**EXCERPT**
Add metadata column to edges #496

benjeffery · 2020-03-24T23:40:36Z

Part of the work in #493.

I realise I'm now three levels deep on PR requests, but at ~600 lines this seemed to warrant its own PR....

codecov · 2020-03-25T00:01:47Z

Codecov Report

Merging #496 into master will decrease coverage by 0.15%.
The diff coverage is 81.10%.

@@            Coverage Diff             @@
##           master     #496      +/-   ##
==========================================
- Coverage   87.23%   87.08%   -0.16%     
==========================================
  Files          21       21              
  Lines       15420    15597     +177     
  Branches     2999     3036      +37     
==========================================
+ Hits        13452    13583     +131     
- Misses        975     1006      +31     
- Partials      993     1008      +15

Flag	Coverage Δ
#c_tests	`88.17% <76.92%> (-0.28%)`	⬇️
#python_c_tests	`90.46% <95.94%> (+0.07%)`	⬆️
#python_tests	`99.18% <100.00%> (+<0.01%)`	⬆️

Impacted Files	Coverage Δ
c/tskit/tables.c	`78.15% <73.83%> (-0.54%)`	⬇️
python/_tskitmodule.c	`84.04% <94.91%> (+0.19%)`	⬆️
c/tskit/core.c	`90.41% <100.00%> (+0.13%)`	⬆️
c/tskit/trees.c	`90.93% <100.00%> (+0.01%)`	⬆️
python/tskit/tables.py	`99.79% <100.00%> (+<0.01%)`	⬆️
python/tskit/trees.py	`98.60% <100.00%> (+<0.01%)`	⬆️

Continue to review full report at Codecov.

Legend - Click here to learn more
Δ = absolute <relative> (impact), ø = not affected, ? = missing data
Powered by Codecov. Last update 6ae6972...fa6c865. Read the comment docs.

benjeffery · 2020-03-25T08:42:05Z

@jeromekelleher This is all ready for you to have a gander.

jeromekelleher

Looks great, thanks @benjeffery. I know how tedious all that copy-pasting is...

One high-level point: do we want to increment FILE_VERSION_MAJOR for this? If all we were doing before the next release was adding edge metadata, I would say we should just increment the minor version and conditionally read in edge metadata if it's in the file. I think we want to get more flexible about having optional columns in the file format with well-defined defaults at some point anyway, so maybe now is the time to grasp that nettle. From a space perspective this will be important anyway, as adding an extra uint32 for each edge will be significant for things like UKB.

**Stored records**
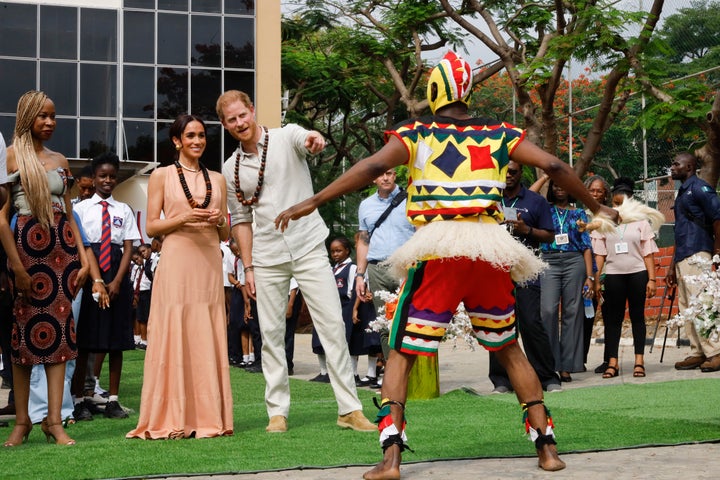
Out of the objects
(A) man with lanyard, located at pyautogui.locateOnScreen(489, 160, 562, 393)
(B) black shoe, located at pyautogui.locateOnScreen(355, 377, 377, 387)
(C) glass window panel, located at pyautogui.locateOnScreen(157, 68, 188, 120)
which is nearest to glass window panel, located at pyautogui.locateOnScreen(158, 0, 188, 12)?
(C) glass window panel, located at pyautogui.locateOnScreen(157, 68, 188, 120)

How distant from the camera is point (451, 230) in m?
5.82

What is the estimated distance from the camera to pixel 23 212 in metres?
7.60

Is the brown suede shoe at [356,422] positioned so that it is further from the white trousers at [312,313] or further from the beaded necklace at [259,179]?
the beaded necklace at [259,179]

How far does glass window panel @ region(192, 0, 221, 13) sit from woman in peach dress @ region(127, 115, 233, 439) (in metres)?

**SHORT TASK 1**
Please repeat the edge metadata pull request thread between "I realise I'm" and "coverage is 81.10%.", inclusive.
**SHORT TASK 2**
Pick up the edge metadata pull request thread where it stops and continue it.

**TASK ANSWER 1**
I realise I'm now three levels deep on PR requests, but at ~600 lines this seemed to warrant its own PR....

codecov · 2020-03-25T00:01:47Z

Codecov Report

Merging #496 into master will decrease coverage by 0.15%.
The diff coverage is 81.10%.

**TASK ANSWER 2**
We could put in a special case to deal with edge metadata in this PR, and then think about a general mechanism for optional columns and defaults later. I think I've convinced myself that we do need to make this optional all right --- it's quite disruptive asking users to upgrade their files and the space argument is a clincher. Happy to be convinced otherwise though.

One other thing: when mucking with the low-level C module it's a good idea to run the stress_lowlevel.py script to make sure there are no memory leaks. I find just running the low-level module tests is enough,

python3 stress_lowlevel.py -m lowlevel

This should get the iteration count up pretty quickly. A good way to build up a feel for how this should look is to run it first for say 100 iterations. Then comment out one of your XDECREFs, run it again and see what happens.

python/_tskitmodule.c

python/tskit/tables.py

benjeffery · 2020-03-26T00:14:07Z

I know how tedious all that copy-pasting is...

Wasn't too bad as in doing it I got a good tour through the layers.

One high-level point: do we want to increment FILE_VERSION_MAJOR for this?

We need to at some point draw a line and from that point forward do everything we can to be backward compatible. We talked about this being 1.0 which seems to make sense as long as it lines up with how things are being used on the ground. If you think a breaking change would cause a lot of suffering already then we should start being backward compatible now.

I think optional columns and defaults is a separate issue (although linked in design considerations). Certainly one to consider for metadata on all tables. I'll have a play and see what this might look like for edges in the C.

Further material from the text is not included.